A minimum amount of code as shown above produces an interactive time-series chart of life expectancy at birth in Russia, Ukraine, and Belarus between 1989 and 2000. In the plot_ly function, the user initializes the plotly object, and specifies the data source followed by the column names to use for the X and Y axis values and how to group the values (the color argument) as formulas. The trace type is then specified with the call to add_lines(). The arguments passed to the layout function then modify the overall appearance of the plot; in this case, new X and Y axis labels are set.
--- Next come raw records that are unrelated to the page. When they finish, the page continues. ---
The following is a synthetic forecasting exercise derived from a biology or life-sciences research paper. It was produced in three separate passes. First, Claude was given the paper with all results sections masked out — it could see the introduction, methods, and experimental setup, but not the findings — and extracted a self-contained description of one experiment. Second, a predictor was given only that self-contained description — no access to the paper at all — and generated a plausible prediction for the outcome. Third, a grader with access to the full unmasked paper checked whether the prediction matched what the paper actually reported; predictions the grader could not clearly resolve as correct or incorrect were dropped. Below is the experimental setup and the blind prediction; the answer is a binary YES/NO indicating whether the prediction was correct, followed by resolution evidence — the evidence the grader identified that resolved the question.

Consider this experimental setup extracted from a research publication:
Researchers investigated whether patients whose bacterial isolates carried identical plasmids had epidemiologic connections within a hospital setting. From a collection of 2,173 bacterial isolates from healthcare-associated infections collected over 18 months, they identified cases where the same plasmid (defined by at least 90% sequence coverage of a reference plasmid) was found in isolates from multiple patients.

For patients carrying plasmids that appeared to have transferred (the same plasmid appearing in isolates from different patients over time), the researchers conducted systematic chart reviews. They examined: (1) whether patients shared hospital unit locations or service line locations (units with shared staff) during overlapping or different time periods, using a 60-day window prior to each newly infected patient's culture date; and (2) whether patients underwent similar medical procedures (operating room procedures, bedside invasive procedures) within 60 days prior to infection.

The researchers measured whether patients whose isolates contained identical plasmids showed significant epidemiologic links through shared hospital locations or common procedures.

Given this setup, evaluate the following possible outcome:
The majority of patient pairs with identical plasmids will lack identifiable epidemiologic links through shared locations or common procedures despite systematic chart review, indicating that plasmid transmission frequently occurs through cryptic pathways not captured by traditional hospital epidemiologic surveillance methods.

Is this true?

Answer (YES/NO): YES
Users can hover their cursors over any trace on the chart to get a tooltip with specific information about the data values, and can click entries in the legend to turn data series on or off. Additionally, users can zoom in to specific areas on the chart by clicking and dragging, then double-click to return to the original view. The chart illustrates how life expectancy in the three former Soviet republics fell after 1989, reaching a nadir of 64 in Russia in 1994.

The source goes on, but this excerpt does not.